◆ **Action item**:
From the records below, find each line with the string "спортивной" and copy it.

[Dataset records Boundary: Start]

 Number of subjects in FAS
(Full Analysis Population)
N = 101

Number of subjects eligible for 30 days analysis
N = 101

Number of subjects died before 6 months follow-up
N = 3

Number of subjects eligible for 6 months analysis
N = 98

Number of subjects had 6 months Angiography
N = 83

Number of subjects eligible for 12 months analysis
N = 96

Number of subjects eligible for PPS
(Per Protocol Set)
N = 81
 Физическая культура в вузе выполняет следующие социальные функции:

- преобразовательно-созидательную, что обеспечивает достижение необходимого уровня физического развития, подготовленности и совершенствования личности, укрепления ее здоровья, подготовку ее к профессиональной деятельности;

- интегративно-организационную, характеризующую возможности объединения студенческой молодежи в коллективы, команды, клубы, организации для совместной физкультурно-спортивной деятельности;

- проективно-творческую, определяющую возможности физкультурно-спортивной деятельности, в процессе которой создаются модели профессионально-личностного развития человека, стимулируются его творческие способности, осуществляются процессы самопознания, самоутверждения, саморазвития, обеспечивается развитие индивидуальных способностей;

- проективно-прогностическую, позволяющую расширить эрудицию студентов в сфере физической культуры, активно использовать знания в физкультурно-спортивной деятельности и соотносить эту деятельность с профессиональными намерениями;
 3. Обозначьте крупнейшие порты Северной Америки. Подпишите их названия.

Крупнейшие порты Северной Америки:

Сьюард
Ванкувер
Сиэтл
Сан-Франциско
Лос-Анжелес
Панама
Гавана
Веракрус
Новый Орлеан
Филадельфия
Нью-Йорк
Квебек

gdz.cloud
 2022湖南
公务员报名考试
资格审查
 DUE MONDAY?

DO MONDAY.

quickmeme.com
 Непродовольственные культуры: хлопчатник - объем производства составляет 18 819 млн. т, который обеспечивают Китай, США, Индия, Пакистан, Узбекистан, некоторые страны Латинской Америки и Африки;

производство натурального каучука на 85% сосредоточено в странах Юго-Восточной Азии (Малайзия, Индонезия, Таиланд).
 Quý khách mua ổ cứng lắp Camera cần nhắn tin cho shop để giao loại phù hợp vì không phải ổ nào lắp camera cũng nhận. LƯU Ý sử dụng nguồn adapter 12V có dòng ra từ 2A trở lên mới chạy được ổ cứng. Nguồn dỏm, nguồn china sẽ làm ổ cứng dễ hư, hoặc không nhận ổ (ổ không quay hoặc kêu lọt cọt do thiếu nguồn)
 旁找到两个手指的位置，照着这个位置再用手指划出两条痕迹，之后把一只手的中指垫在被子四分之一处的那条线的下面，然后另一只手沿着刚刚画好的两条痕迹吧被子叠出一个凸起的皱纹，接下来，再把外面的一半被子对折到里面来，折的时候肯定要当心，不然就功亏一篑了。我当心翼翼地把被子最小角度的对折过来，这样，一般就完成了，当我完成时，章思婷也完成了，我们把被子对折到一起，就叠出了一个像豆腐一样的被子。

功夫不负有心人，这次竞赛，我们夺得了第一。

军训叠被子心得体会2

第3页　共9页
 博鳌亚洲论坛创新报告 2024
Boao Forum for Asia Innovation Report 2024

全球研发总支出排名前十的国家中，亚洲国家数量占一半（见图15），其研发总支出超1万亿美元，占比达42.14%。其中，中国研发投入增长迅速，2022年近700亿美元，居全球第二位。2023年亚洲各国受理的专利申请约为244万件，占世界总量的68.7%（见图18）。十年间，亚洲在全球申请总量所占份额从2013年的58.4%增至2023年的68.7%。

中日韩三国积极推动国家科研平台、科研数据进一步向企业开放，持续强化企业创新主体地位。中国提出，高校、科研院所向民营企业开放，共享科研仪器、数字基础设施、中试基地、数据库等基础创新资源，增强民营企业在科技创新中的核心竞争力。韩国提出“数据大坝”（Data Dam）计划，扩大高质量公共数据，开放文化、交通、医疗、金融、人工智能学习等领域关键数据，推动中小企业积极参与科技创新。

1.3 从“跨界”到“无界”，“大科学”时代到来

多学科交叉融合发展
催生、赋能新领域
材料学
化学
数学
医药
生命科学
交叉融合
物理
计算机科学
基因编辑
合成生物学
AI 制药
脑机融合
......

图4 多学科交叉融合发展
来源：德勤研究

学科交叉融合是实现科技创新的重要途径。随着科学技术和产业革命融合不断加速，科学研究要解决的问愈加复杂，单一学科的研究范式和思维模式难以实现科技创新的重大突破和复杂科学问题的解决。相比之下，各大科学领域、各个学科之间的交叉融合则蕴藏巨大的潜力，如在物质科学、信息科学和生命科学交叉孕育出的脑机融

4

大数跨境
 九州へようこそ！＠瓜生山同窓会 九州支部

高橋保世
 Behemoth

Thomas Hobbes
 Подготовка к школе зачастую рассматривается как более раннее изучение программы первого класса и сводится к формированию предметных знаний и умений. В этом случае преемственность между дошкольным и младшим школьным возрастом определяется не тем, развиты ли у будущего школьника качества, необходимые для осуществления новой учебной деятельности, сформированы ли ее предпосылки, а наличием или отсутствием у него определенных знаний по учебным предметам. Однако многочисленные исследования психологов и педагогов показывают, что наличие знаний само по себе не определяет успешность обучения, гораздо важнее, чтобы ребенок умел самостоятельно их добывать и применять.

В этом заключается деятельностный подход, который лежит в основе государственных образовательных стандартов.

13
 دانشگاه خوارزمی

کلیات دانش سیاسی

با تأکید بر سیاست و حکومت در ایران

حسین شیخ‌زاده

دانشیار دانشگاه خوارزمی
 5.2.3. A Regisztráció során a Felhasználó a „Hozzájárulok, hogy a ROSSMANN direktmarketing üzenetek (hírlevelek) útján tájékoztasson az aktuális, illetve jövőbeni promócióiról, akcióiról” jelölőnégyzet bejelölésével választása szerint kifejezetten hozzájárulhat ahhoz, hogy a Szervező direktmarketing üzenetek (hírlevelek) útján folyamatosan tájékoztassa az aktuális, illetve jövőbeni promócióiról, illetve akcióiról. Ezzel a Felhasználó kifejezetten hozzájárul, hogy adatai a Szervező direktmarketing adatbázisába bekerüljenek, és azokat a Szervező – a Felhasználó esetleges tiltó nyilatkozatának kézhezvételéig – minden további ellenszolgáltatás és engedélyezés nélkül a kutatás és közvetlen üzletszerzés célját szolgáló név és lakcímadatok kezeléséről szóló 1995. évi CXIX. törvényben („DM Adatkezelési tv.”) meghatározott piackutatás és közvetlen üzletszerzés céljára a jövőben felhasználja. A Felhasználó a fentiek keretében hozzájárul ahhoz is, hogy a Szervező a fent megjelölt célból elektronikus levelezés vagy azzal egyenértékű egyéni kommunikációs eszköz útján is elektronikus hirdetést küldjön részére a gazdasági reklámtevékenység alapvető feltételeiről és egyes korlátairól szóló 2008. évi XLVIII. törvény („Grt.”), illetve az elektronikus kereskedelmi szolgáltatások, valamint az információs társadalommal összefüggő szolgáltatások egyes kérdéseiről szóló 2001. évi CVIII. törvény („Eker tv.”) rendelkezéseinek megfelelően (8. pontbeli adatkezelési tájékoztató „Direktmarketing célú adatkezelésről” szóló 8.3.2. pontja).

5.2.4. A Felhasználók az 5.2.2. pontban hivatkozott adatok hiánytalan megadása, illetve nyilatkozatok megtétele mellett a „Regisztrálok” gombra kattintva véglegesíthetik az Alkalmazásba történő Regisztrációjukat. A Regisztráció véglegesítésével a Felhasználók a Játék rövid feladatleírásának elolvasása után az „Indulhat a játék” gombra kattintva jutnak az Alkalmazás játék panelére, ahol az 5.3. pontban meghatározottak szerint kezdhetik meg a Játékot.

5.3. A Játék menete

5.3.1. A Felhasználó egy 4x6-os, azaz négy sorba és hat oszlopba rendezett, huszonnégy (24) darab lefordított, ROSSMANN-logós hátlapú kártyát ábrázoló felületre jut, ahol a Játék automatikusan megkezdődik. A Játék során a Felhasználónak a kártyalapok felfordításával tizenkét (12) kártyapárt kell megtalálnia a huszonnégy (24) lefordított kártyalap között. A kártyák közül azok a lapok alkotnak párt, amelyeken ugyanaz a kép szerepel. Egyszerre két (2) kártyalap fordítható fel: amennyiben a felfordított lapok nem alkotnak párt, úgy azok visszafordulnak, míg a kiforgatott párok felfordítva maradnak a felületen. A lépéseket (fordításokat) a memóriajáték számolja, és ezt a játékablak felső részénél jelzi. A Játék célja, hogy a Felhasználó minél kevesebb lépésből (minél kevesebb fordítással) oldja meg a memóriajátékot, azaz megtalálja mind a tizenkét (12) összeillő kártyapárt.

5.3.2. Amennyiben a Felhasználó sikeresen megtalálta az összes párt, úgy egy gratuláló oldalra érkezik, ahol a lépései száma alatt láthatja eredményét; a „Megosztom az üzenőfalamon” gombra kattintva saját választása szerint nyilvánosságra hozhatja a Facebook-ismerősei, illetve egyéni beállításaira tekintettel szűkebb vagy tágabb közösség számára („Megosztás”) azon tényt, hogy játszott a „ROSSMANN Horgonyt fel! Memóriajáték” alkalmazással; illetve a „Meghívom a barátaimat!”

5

[Dataset records Boundary: End]

◆ **Answer for this exercise**:
- интегративно-организационную, характеризующую возможности объединения студенческой молодежи в коллективы, команды, клубы, организации для совместной физкультурно-спортивной деятельности;
- проективно-творческую, определяющую возможности физкультурно-спортивной деятельности, в процессе которой создаются модели профессионально-личностного развития человека, стимулируются его творческие способности, осуществляются процессы самопознания, самоутверждения, саморазвития, обеспечивается развитие индивидуальных способностей;
- проективно-прогностическую, позволяющую расширить эрудицию студентов в сфере физической культуры, активно использовать знания в физкультурно-спортивной деятельности и соотносить эту деятельность с профессиональными намерениями;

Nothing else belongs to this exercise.